[YOUR TASKS]
1. In the passage on the Uddhav Shatak, reproduce everything from "Uddhav Shatak, a" down to "to pacify them.", swapping in "Brindavan" wherever "Vrindavana" appears.
2. Translate this sentence from the Uddhav Shatak passage into Spanish: "Bhramar Geet parampara is a tradition of Hindi poetry wherein a bhramara (bee) is addressed instead of the person really intended, in this case Uddhava."
3. Pick up the passage on the Uddhav Shatak after its final sentence and keep writing it.
(PROVIDED TEXT)
Uddhav Shatak, a Hindi devotional poetical work, comprises of one hundred verses (shatak) written by Jagannath Das Ratnakar. It is composed in the Bhramar Geet Parampara genre started by the well known Krishna devotee Suradasa. Uddhava Shatak of Jagannath Das Ratnakar was published in 1931 and is one of the best in the Bhramar Geet genre.

Bhramar Geet parampara is a tradition of Hindi poetry wherein a bhramara (bee) is addressed instead of the person really intended, in this case Uddhava.

Story Of Uddhav Shatak

As per Srimad Bhagavad Purana, after Sri Krishna left his childhood companions and youthful friends in Vrindavana and went to Mathura, the gopis, especially Radha, became despondent. Krishna, realizing the sorrow of all those who had centered their lives on his childhood play, sent his good friend Uddhava to Vrindavana to pacify them.

By doing so, Krishna intended to strike two birds with one stone. Uddhava was very proud of his learning of the knowledge texts and he believed that the only way to God was through knowledge. All other methods, including devotion, he considered inferior. He was confident that he would convert the people of Vrindavan to his view. Krishna knew that gopis would not be converted to this path, as they were the epitome of true devotion to God and required no further knowledge to sustain their devotion and their rejection of Uddhava’s view would bring down Uddhava’s pride. On the other hand, although the path of knowledge was not for them, Uddhava’s preaching would help them get over their pangs of physical separation and internalize their devotion.
(End PROVIDED TEXT)
(THE DATA)
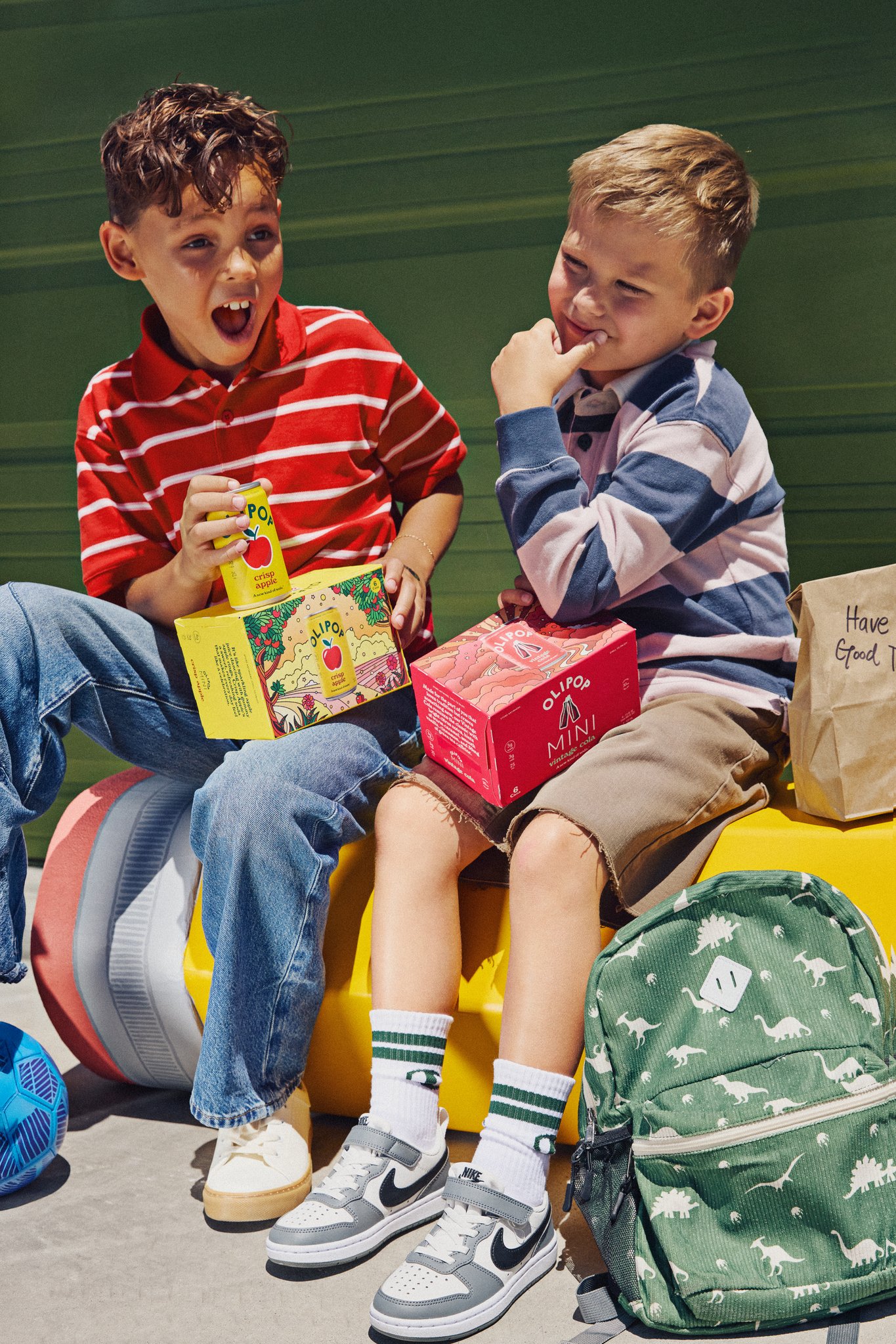 kids-sharing-soda-commercial-lifestyle-photography.jpg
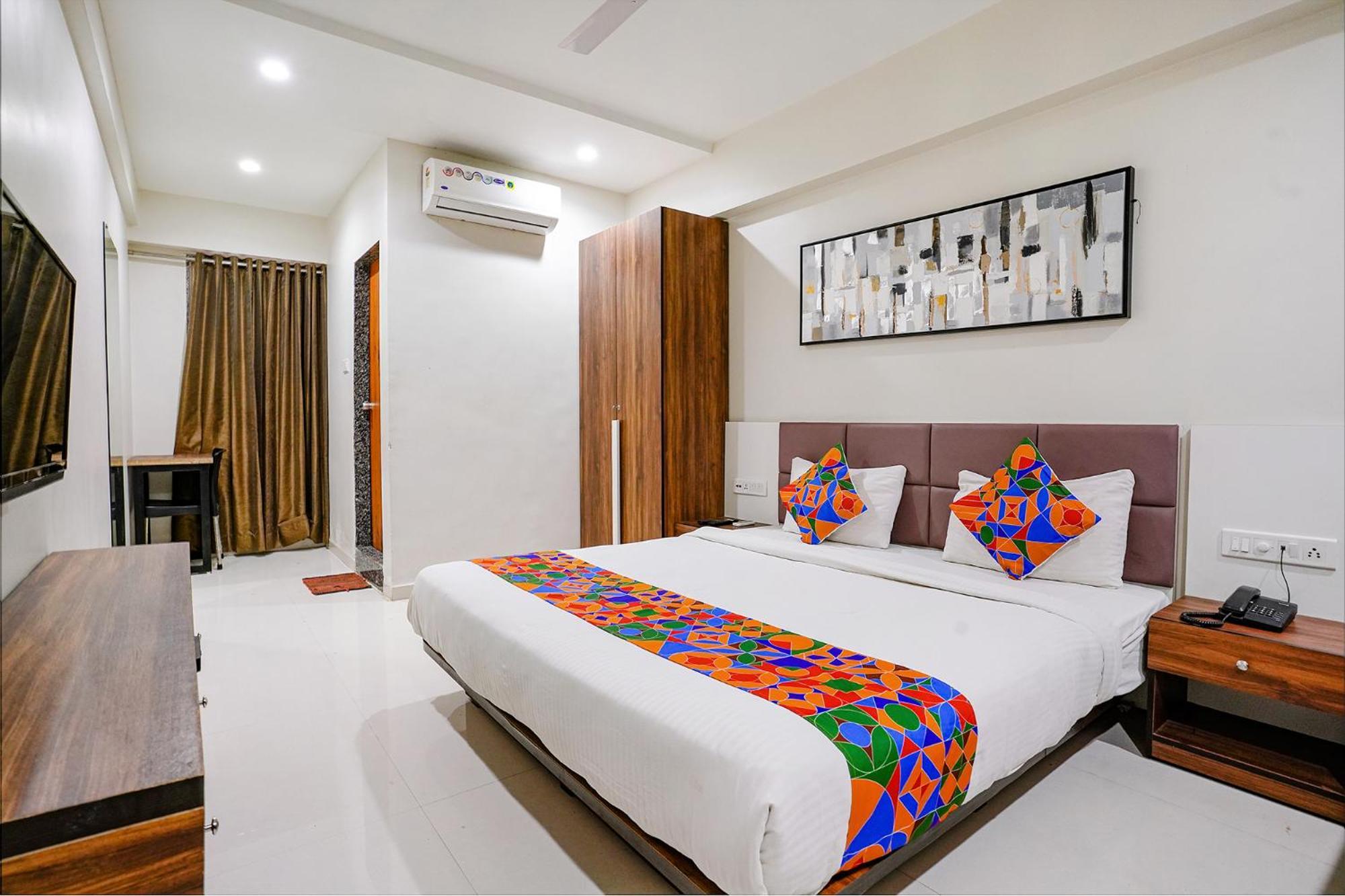 Fabhotel La Victoria - Galaxy Circle Bhatha Buitenkant foto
(End THE DATA)
[RESULTS FOR EACH TASK]
1.
Uddhav Shatak, a Hindi devotional poetical work, comprises of one hundred verses (shatak) written by Jagannath Das Ratnakar. It is composed in the Bhramar Geet Parampara genre started by the well known Krishna devotee Suradasa. Uddhava Shatak of Jagannath Das Ratnakar was published in 1931 and is one of the best in the Bhramar Geet genre.

Bhramar Geet parampara is a tradition of Hindi poetry wherein a bhramara (bee) is addressed instead of the person really intended, in this case Uddhava.

Story Of Uddhav Shatak

As per Srimad Bhagavad Purana, after Sri Krishna left his childhood companions and youthful friends in Brindavan and went to Mathura, the gopis, especially Radha, became despondent. Krishna, realizing the sorrow of all those who had centered their lives on his childhood play, sent his good friend Uddhava to Brindavan to pacify them.

2. La Bhramar Geet parampara es una tradición de la poesía hindi en la que se dirige la palabra a un bhramara (abeja) en lugar de a la persona a quien realmente se destina, en este caso Uddhava.

3.
Uddhava went with pride, but returned converted instead, to the devotional path of gopis, who plied him with clever innocent questions like, “If the Lord is without hands and feet, how will He milk our cows for us, how will He dance with us then?” Radha is pictured as too shattered to even talk, so she sits quiet throughout the episode while her friends do the talking. A bee comes and buzzes around Radha; so, after listening to Uddhava’s preaching, Radha replies to each of his arguments by pretending to address the bee.

This episode was turned into a genre wherein the differences between the path of knowledge and the path of devotion are poetically compared and contrasted, to bring out the superiority of the latter.

Importance - Style - Philosophy In Uddhav Shatak

Uddhav Shatak is the best and most famous literary work of Jagannath Das Ratnakar. His treatment of episodes, wherein the emissary hands over the letter from Sri Krishna to the unlettered cowherd women, who fall over each other to have a look at it; the description of the fading lotus, on seeing which Sri Krishna remembers the plight of Radha and decides to send his emissary to Vrindavana – the wit and humor of the arguments; the anxiety and desolation of the residents of the hapless village; his meeting with foster parents – all are handled with poetic finesse and impressive poignancy.

The language is ornamental Braja, and the verses are written in the syllabic kavita meter, which allows for free separation as well as a link to the next verse. The originality of the poet lies in combining the Bhramara gita tradition with the hundred verse genre (shatak) as well as the Dutakavya (emissary poems) traditions going back to Sanskrit poetry. The story, running through the verses naturally, gives the poem a narrative dimension (khandakavya).

The mood (rasa) is the romantic-tragic (vipralambha sringara) and the argumentative attitude of the abandoned cowherd women lends it a peculiar pathos, while making it eminently interesting.

The initial episode of the lotus flower is also an original contribution, lending further pathos to the flight of the superhuman protagonist who has to move on to the call of duty, abandoning the very background that made him what he was. It also helps to keep the very reason of the plight, Krishna, in focus. This is a spectacular combination of literature, logic and spirituality, for, ultimately, two spiritual paths are discussed within the Indian cultural milieu. Also, it would be easier for a group of women to talk about their love to a bee instead of directly to a man they hardly knew. It also gives them license to employ sarcasm and jest, which would normally not be possible with a stranger.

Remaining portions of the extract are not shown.